■ Assignment
Please set down exactly the lines of the listing below from the line containing "family: Suidae" through the line containing "genus: Cricetomys", both lines included, leaving out all other lines.

(Beginning of Data shown)

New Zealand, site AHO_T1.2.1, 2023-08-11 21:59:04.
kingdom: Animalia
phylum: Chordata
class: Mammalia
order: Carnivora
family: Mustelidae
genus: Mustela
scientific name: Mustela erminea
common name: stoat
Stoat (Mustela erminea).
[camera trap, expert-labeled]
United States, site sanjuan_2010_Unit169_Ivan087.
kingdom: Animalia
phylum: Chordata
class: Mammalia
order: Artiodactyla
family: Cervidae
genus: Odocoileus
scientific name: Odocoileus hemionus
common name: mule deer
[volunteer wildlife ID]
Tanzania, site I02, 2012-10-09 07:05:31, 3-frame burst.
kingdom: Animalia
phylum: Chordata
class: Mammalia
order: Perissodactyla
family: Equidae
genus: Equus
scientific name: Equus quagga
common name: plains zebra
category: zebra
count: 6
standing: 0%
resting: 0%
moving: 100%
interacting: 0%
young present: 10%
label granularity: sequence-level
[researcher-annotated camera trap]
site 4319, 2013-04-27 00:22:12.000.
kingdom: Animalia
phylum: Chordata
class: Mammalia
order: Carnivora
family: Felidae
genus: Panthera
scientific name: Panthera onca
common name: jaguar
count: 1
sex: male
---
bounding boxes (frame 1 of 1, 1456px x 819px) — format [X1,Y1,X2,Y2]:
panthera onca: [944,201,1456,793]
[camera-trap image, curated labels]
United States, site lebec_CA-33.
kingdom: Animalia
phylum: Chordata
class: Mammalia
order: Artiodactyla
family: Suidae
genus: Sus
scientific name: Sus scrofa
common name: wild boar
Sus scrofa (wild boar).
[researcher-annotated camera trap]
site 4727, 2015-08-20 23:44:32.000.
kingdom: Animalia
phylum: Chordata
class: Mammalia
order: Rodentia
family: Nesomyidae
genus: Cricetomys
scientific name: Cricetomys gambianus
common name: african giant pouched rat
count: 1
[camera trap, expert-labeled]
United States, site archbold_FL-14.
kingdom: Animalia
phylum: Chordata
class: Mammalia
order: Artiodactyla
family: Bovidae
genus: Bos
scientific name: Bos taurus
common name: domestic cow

(End of Data shown)

■ Written solution
family: Suidae
genus: Sus
scientific name: Sus scrofa
common name: wild boar
Sus scrofa (wild boar).
[researcher-annotated camera trap]
site 4727, 2015-08-20 23:44:32.000.
kingdom: Animalia
phylum: Chordata
class: Mammalia
order: Rodentia
family: Nesomyidae
genus: Cricetomys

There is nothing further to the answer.